Not problems, pfSense is a good product. The biggest "problem" is the lack of vertical integration with hardware. With the UBNT we get software custom made for the specific hardware, and support. So we don't have to do our own installs, and don't need random third party software. It's one, inclusive package that is well known and tested both in the field and by the vendor. pfSense is software only and as a software firewall would be at the top of my list. But we deploy hardware and the benefits are the lower cost, better supported hardware with massive supply chain are pretty impossible to beat.
And the central monitoring features of UBNT carry a lot of value. We get centralized visibility.

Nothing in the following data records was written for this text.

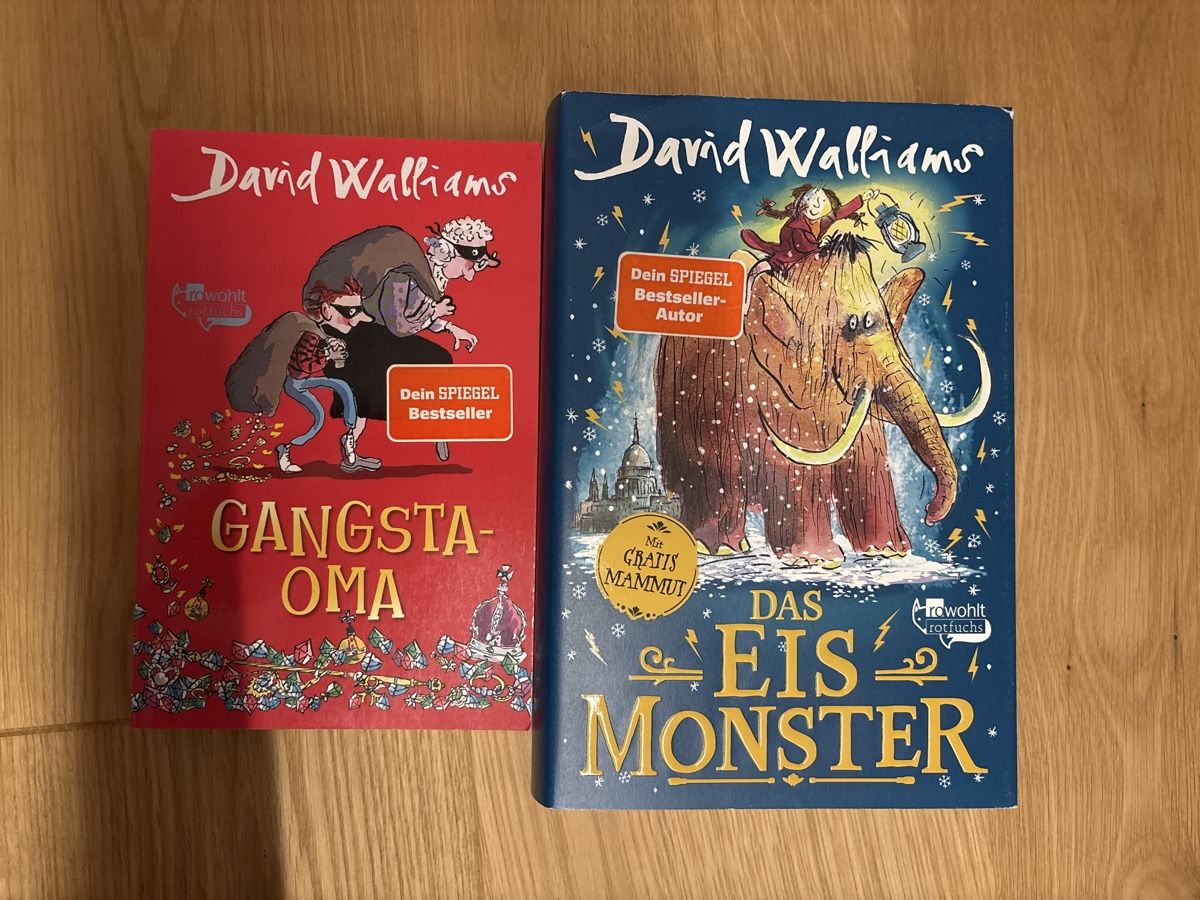 Libri: Zwei witzige Bücher von David Walliams – Usato da Wimmis venduto da lemoon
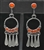 FRANK DISHTA SR. ZUNI CORAL POST EARRINGS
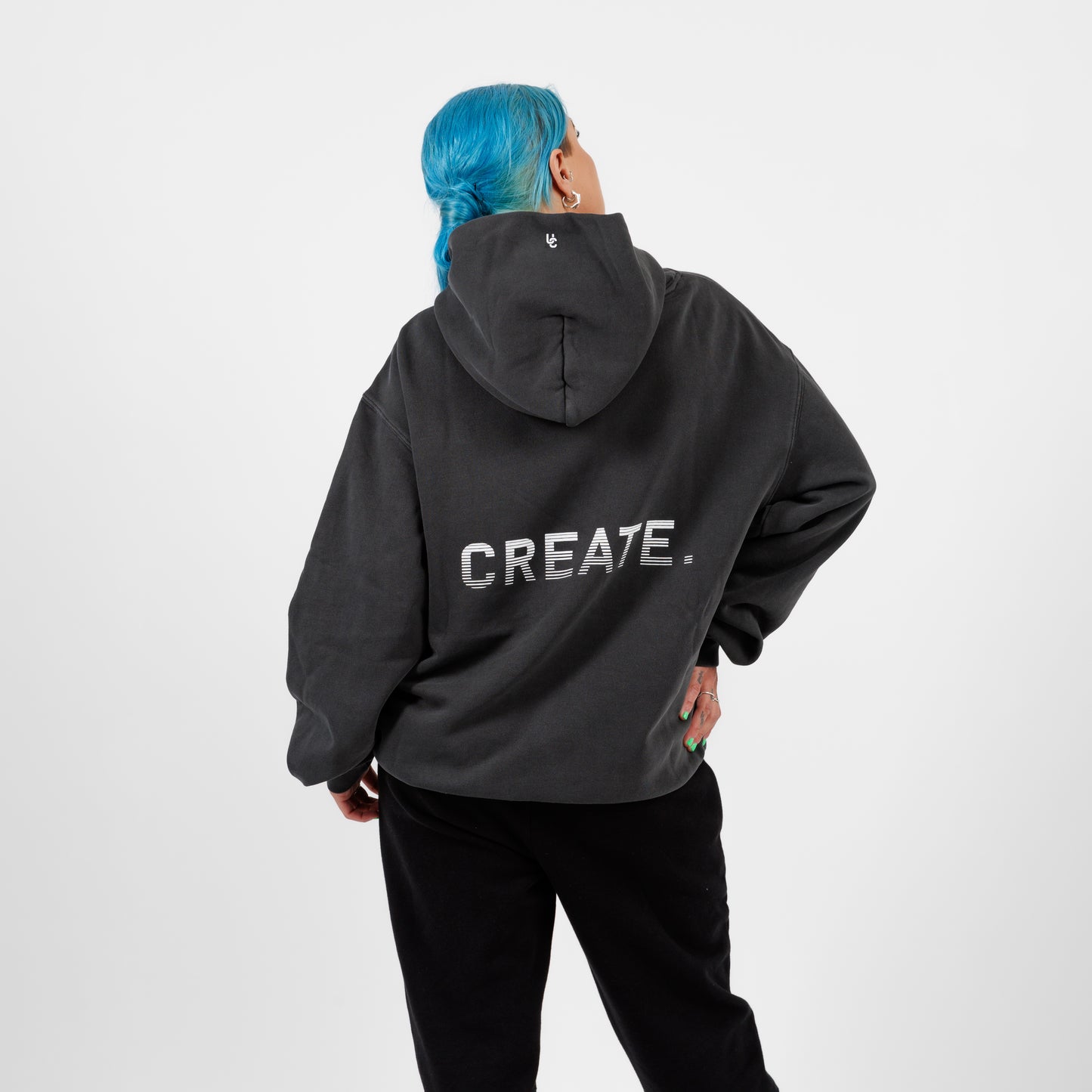 CREATE. Essentials Hood (Faded Black)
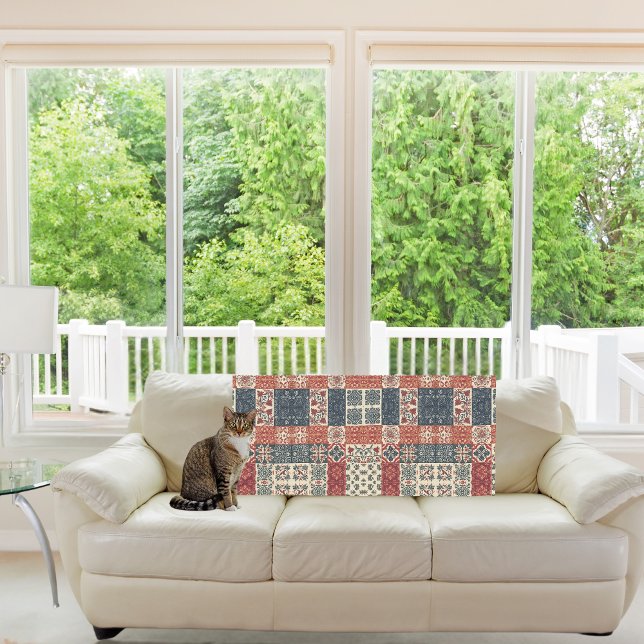 Cottage Quilt Fleece Blanket (Creator Uploaded)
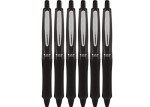 Pilot Dr. Grip FullBlack Ballpoint Pen Set, 6 Pack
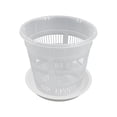 thumbnail image 1 of Transparent Root-Controlled Orchid Planting Pot Plastic Flower Pot Orchid Planter Flowerpot Tray Plant Growth Container Box 190mm, 1 of 10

Thanks for your opinion, I always learn of them.
-
PFSense has a newer fork now as well, known as OPNSense (https://opnsense.org/)
More modern UI and such, decent packages available if you need extra stuff, but as far as routing and a firewall, it's pretty excellent!
-
@dafyre said in Bad one: SonicWALL Remote Management Vulnerability:
PFSense has a newer fork now as well, known as OPNSense (https://opnsense.org/)
More modern UI and such, decent packages available if you need extra stuff, but as far as routing and a firewall, it's pretty excellent!
Both have a third party UTM add on option, too.